Report every line of the items that holds the word "floor", copying each line in full.

· · · · · · ·

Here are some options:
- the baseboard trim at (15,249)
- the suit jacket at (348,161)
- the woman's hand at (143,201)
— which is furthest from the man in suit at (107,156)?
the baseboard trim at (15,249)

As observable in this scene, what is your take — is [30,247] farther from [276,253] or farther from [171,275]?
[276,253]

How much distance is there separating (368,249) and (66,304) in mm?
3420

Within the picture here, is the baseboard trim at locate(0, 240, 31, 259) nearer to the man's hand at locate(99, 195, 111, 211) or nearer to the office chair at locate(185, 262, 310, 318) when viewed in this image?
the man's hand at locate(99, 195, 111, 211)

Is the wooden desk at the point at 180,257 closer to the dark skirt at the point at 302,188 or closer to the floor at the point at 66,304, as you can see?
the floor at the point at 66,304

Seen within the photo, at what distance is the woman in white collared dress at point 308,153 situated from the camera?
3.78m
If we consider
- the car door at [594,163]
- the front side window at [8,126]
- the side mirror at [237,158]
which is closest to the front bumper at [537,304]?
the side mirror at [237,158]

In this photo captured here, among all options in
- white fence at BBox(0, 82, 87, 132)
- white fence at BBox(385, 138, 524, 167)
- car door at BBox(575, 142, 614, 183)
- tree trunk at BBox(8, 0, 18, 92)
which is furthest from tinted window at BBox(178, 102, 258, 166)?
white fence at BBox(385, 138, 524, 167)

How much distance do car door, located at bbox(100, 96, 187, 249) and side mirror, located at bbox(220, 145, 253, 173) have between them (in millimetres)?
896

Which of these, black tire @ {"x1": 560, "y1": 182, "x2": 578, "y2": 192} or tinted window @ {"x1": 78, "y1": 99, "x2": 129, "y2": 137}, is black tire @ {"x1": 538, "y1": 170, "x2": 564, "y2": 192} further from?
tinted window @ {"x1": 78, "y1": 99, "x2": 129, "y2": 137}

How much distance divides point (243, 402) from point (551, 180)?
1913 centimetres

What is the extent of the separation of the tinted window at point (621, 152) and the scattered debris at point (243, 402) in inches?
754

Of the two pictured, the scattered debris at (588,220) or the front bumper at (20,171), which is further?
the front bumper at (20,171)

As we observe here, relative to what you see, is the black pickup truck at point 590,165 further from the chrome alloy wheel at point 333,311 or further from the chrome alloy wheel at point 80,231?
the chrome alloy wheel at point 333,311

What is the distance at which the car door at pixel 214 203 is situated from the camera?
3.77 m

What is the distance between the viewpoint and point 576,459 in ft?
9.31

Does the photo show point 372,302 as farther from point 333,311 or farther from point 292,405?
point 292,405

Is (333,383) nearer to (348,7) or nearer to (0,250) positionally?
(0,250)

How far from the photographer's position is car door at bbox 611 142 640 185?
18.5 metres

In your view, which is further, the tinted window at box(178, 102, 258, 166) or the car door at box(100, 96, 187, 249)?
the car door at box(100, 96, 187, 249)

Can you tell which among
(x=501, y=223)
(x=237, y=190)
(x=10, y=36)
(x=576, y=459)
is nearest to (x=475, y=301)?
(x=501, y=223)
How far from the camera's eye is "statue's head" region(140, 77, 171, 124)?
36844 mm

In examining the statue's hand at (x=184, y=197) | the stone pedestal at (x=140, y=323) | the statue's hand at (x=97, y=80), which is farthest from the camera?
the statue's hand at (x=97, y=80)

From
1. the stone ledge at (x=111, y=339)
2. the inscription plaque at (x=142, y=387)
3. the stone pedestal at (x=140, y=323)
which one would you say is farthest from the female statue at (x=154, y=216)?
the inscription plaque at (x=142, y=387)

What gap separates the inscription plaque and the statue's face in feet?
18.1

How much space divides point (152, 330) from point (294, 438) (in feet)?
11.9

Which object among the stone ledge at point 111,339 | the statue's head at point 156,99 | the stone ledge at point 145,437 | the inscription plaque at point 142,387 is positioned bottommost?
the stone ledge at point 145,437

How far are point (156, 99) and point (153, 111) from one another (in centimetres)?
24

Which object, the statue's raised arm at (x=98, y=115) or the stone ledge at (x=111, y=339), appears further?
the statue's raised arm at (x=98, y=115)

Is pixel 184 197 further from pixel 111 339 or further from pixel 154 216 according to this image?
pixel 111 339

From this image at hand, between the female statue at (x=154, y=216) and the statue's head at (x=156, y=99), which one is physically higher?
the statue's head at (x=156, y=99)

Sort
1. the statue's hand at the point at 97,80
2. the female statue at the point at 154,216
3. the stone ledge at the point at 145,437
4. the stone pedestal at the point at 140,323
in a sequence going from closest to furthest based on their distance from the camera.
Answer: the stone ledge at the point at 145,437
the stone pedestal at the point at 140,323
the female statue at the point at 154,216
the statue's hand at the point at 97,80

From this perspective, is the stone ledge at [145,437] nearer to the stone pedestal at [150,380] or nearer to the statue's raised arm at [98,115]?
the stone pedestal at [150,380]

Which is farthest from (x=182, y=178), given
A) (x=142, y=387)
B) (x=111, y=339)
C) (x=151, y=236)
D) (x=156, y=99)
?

· · · · · · ·

Correct result:
Is the wooden desk at the point at 180,257 closer to the dark skirt at the point at 302,188 or closer to the floor at the point at 66,304, as you can see?
the floor at the point at 66,304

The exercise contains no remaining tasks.